Text classification typically involves assigning a document to a category by automated or human means. LingPipe provides a classification facility that takes examples of text classifications--typically generated by a human--and learns how to classify further documents using what it learned with language models. There are many other ways to construct classifiers, but language models are particularly good at some versions of this task.
什么是文本分类?
文本分类通常指的是把一个文档自动或者按照人的意愿去归类。LingPipe 提供了基于人为已经分好类的文本根据语言模型去学习自动分类。有很多方法都可以构建分类器,但是语言模型对于分类器的构建很有帮助。
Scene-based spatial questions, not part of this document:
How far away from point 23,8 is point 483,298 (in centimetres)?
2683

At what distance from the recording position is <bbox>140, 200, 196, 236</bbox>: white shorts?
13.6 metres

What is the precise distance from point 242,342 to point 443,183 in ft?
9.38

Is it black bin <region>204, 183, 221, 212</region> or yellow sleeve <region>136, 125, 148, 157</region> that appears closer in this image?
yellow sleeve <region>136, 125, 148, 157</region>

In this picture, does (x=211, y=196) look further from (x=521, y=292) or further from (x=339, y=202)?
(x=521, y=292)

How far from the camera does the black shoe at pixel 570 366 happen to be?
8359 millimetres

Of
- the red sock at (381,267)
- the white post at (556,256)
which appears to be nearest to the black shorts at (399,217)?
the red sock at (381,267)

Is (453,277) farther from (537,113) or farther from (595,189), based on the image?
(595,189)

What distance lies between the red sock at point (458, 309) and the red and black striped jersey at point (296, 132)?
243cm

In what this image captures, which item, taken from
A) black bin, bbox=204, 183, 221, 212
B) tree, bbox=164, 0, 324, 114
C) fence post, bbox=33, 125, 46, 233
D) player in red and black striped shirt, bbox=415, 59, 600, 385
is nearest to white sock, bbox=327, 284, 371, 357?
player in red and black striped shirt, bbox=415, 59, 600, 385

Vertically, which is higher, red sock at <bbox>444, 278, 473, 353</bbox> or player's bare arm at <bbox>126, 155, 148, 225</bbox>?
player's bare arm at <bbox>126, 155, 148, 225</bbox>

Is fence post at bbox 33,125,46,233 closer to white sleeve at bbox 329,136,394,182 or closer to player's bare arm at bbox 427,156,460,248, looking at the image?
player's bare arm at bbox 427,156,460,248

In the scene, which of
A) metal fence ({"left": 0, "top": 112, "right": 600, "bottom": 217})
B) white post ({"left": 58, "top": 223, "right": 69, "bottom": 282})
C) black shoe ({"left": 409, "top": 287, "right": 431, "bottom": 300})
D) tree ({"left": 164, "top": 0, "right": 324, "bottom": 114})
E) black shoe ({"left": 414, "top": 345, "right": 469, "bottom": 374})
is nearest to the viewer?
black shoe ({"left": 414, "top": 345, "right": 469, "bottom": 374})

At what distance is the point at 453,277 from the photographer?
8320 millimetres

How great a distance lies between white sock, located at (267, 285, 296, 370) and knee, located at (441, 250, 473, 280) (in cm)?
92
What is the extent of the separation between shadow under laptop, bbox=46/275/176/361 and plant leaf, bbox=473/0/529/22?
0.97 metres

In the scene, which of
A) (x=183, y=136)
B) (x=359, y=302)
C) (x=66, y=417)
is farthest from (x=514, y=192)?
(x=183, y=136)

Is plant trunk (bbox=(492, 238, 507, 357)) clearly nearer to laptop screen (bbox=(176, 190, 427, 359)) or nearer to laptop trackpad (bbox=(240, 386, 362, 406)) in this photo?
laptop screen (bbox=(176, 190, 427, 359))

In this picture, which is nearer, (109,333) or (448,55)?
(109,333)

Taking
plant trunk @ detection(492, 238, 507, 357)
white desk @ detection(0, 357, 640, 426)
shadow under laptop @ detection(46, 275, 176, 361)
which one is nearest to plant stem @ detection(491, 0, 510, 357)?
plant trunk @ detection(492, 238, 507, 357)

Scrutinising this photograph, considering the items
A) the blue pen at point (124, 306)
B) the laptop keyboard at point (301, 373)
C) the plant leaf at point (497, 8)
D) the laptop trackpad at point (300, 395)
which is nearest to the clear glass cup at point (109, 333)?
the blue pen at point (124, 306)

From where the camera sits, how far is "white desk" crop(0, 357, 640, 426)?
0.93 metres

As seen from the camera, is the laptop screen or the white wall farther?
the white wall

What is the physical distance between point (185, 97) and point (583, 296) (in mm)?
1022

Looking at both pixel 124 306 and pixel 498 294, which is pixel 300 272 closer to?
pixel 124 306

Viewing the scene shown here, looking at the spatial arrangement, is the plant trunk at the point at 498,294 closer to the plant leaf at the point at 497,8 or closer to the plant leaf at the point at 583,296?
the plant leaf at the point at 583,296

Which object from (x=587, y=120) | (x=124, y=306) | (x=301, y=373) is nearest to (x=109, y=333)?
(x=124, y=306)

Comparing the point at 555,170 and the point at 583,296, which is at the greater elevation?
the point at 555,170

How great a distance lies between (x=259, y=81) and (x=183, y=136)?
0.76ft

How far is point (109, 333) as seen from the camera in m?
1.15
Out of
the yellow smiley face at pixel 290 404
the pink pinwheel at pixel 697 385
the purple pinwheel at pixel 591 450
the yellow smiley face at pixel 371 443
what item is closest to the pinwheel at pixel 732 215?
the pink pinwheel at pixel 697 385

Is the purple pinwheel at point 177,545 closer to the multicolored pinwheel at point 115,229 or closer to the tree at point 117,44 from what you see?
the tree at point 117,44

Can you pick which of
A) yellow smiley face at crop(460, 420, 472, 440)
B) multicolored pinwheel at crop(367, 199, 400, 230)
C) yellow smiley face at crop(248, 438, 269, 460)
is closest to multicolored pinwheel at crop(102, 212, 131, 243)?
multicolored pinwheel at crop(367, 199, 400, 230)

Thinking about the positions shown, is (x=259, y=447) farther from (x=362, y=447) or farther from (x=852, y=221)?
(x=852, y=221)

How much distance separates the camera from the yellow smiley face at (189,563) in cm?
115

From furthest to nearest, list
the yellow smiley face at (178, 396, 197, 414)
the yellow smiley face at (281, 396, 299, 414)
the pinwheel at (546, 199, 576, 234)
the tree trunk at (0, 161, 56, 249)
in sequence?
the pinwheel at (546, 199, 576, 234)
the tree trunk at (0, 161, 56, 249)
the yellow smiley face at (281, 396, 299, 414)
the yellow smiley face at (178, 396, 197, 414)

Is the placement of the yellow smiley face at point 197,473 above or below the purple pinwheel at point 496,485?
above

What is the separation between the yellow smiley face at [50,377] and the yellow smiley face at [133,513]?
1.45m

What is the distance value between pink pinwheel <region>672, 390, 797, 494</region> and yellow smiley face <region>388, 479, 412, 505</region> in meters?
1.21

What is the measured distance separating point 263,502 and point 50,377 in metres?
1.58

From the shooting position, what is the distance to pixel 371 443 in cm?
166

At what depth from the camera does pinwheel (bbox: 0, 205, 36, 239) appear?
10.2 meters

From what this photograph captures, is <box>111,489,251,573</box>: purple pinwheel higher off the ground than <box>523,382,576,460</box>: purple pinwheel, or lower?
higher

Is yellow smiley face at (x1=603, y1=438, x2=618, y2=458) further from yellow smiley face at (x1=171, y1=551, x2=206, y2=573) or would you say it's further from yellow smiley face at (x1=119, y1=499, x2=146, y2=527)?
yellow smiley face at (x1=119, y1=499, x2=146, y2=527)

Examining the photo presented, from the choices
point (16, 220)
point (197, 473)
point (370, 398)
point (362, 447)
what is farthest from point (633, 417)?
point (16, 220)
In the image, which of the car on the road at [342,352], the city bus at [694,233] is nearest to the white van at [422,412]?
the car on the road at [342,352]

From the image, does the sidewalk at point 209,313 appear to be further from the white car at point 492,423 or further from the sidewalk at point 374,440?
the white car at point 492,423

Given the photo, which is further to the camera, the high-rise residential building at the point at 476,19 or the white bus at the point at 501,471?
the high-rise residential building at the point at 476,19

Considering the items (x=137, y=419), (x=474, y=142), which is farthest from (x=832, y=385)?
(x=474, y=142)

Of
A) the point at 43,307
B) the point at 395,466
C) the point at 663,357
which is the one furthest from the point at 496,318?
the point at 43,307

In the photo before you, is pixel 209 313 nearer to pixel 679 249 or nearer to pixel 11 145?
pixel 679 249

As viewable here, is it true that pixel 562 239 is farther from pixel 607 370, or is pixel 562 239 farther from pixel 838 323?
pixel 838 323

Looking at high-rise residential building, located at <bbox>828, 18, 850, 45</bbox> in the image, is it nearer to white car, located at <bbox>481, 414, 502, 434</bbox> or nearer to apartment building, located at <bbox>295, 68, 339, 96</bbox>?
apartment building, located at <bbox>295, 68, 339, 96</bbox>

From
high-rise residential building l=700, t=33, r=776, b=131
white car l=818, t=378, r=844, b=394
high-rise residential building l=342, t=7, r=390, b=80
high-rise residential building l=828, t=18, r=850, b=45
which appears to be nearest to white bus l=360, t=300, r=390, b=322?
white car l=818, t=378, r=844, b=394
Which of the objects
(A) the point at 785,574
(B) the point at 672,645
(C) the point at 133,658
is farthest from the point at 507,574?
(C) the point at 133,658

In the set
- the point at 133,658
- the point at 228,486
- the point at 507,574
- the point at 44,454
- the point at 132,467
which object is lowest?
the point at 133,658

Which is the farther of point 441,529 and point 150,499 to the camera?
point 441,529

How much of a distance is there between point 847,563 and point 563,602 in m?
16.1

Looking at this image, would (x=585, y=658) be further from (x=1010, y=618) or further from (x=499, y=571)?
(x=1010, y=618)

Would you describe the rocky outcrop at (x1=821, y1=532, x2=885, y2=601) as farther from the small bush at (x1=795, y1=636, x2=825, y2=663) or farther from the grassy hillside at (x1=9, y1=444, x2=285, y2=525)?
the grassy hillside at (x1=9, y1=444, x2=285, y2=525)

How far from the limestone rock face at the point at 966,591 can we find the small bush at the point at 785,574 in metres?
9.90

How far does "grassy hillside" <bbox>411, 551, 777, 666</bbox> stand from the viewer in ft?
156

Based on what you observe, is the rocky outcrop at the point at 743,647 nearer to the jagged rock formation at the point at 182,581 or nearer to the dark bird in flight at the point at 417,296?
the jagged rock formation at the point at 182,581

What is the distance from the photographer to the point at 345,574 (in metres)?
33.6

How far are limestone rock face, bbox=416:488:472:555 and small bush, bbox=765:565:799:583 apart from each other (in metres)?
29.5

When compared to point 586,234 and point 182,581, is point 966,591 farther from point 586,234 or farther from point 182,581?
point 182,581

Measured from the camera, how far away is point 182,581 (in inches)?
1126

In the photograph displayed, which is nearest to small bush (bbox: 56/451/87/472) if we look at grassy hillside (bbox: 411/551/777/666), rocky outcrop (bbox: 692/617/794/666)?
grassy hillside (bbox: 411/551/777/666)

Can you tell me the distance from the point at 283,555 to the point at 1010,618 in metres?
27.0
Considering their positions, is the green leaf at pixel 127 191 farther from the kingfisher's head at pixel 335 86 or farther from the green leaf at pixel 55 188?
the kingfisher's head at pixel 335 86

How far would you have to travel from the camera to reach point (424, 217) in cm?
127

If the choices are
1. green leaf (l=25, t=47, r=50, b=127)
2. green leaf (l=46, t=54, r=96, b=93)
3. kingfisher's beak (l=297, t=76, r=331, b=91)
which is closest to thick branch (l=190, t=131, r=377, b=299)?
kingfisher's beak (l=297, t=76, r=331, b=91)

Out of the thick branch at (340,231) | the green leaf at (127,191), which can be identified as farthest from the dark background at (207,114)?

A publicly available data set to work with is the 20 newsgroups data available from the20 Newsgroups Home Page
从这可以下载一个包含20个新闻包的公开数据集。
We have included a sample of 4 newsgroups with the LingPipe distribution in order to allow you to run the tutorial out of the box. You may also download and run over the entire 20 newsgroup dataset. LingPipe's performance over the whole data set is state of the art.
为了让用户能够顺利的看着本教程运行LingPipe的发布版本,我们的例子里面已经包含了4个新闻包。你也可以下载完整的新闻包(20个)然后在完整的数据集上运行LingPipe。LingPipe运行在完整的数据集上的效果会更好。
Once you have downloaded and installed LingPipe, change directories to the one containing this read-me:
如果你已经下载并且安装了LingPipe,进入跟目录(包含ReadMe的目录):
cd demos/tutorial/classify
You may then run the demo from the command line (placing all of the code on one line):
然后你就可以在命令行下运行我们的示例了(没有换行):
On Windows:(在windows下)
java -cp "../../../lingpipe-4.1.0.jar; classifyNews.jar" ClassifyNews
or through Ant:(或者通过终端)
ant classifyNews
The demo will then train on the data in demos/fourNewsGroups/4news-train/
and evaluate on demos/4newsgroups/4news-test
. The results of scoring are printed to the command line and explained in the rest of this tutorial.
自带的示例将会在 demos/fourNewsGroups/4news-train/这四个训练集中进行训练,在 demos/4newsgroups/4news-test中进行测试评估。最终得分结果会打印在命令行窗口中,在接下来的教程中我们会对这个结果进行解释。
The entire source for the example is ClassifyNews.java. We will be using the API from Classifier and its subclasses to train the classifier, and Classifcation to evaluate it. The code should be pretty self explanatory in terms of how training and evaluation are done. Below I go over the API calls.
ClassifyNews.java 是整个分类的源文件。我们要用Classifier 以及它的子类去训练评估分类器。你可以通过阅读我们提供的规范的代码去了解怎么实现训练和评估分类器的。接下来我们开始学习分类器的API。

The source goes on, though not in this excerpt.